As an aside, I know a good number of people who’ve gotten off of the treadmill and are retired. Some are happy, some are not, mostly the same as they were before retiring.

Appropriately for tax season, I recently finished reading David Cay Johnston’s Perfectly Legal. The book describes the current state of the U.S. tax system; the description is of a no-longer progressive, mostly flat system which systematically offers loopholes to the richest while hunting for cheaters among the poorest.

Johnston covers taxes for The New York Times. I’ve read Johnston’s articles for years and I had expected the book to have the Times’s grand, objective style. It doesn’t; it’s an angry, muckraking book about what he rightly sees as an injust transformation. The message of the book, ultimately, is that the tax code is promoting income inequality.

Johnston blames the current situation on the power of the “political donor class,” the rich few who make the bulk of political donations in this country. That’s undoubtedly true, but I think it’s only part of the story. I think that the rise of an anti-tax ideology as the key pillar of the dominant political party in this country — and the attribution of Republican success to the party’s opposition to taxes — has meant that, regardless of how it happened, taxation doesn’t need explicit opposition from the political donor class anymore.

His chapters on the lack of enforcement of the tax code among the rich and the tax-deniers were, I thought, the most interesting and informative. He also goes into great and informative detail Alternative Minimum Tax; the AMT has been discussed a lot, but Johnston makes clear how far from its original purposes it is today.

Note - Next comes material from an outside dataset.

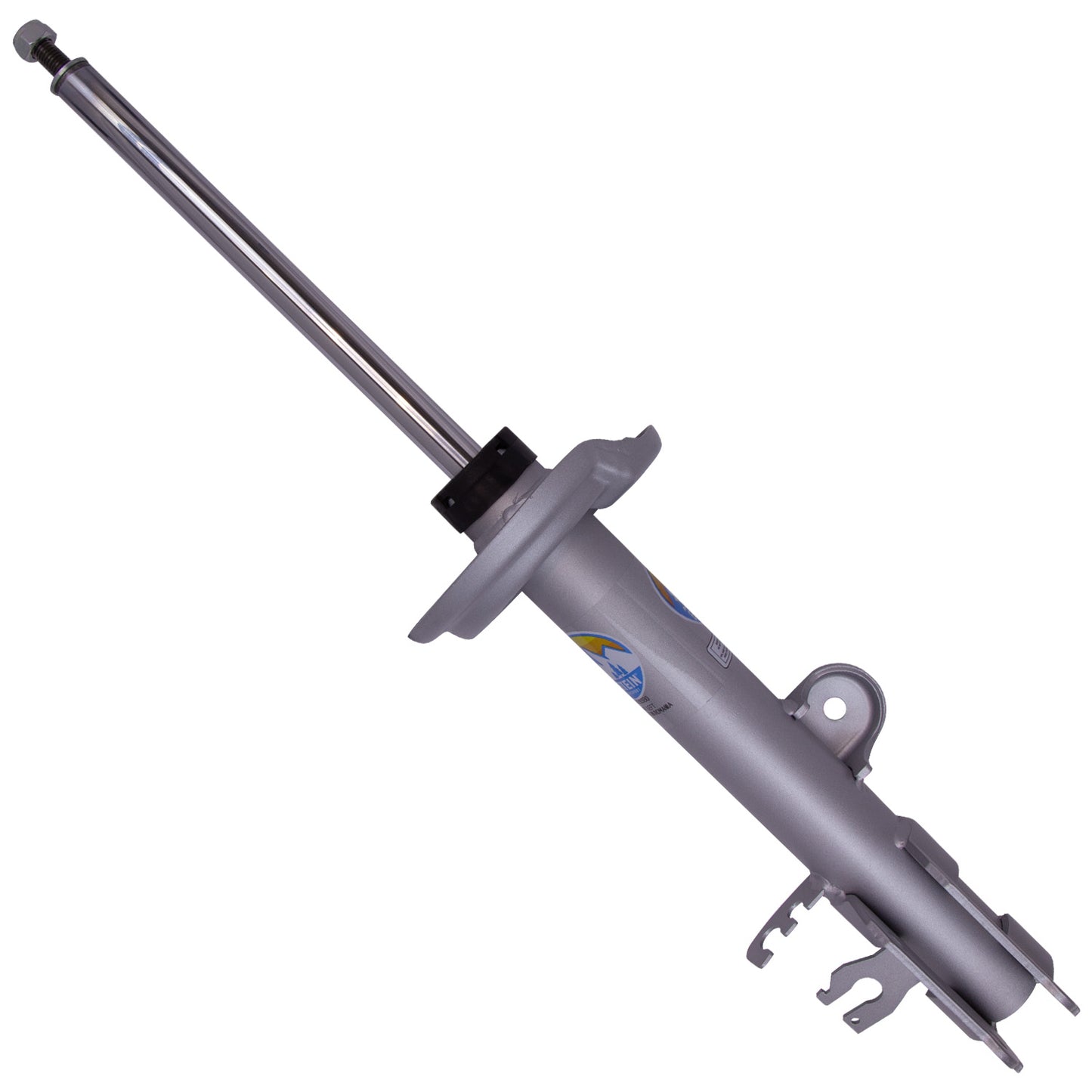 Bilstein 22-328380 - Twintube Strut Assembly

The book does has flaws. The biggest is probably that it’s very repetitive. On the other hand, for a book on taxes, it’s not in the least dry — this is a book which should make you angry.

The question, of course, is how to do anything about it. As a political donor, it makes me want to give money to candidates who’ll fix the system, even if that runs counter to a narrowly-constructed version of my self-interest. But nobody’s even running on a “collect the taxes we’re owed” or “make the tax system more progressive” ticket — as Johnston points out, people run away from those ideas today. I don’t think the American political mainstream includes the notion that taxes can be done well; ultimately, I don’t think the country can survive that for very long.

About five years ago, I bought life insurance for the first time. We’d bought our house in the previous year and our son was about to be born, so it seemed like a prudent thing to do. I shopped around and got a good deal from Western Southern Life on a five-year term policy. For the next five years, they debited $19.50 a month from my checking account and, in case I died, a significant portion of our mortgage would be paid off; I thought we were both happy with this arrangement.

For reasons not related to my satisfaction with the company, I was planning on letting the policy expire. Then, earlier this week, I got a letter from Western Southern saying “The recent change in your Pre-Authorized Check payments will become effective with the next withdrawal from (my bank account).” Hmm, what’s this about? No “Would you like to renew?” note. No “Here are some policy options for you” call. Just “We’re changing your billing.” (Admittedly, we recently moved, and perhaps some mail was lost in the forwarding process? I don’t think that’s been happening, but how do I know for sure?)

But the stupid part is how much they changed: the monthly premium went up to $244.50. (More than twelve-and-a-half times more.) When I called to not-so-politely decline this coverage, I was told that, as I hadn’t called to change my policy, they just put me on one of their “standard rate” policies.

So, this company, which I’d had a good feeling about before, just became a swamp of leaches and con-artists in my mind, luring customers in with good deals and waiting for them not to notice the increased debits. How many people fall for this trick? For how long?

Why would a company that’s trying to build long-time relationships with customers do this? Don’t they see that this gives them a sleazy, fly-by-night reputation? Don’t they see that anyone they do this to will never work with them again?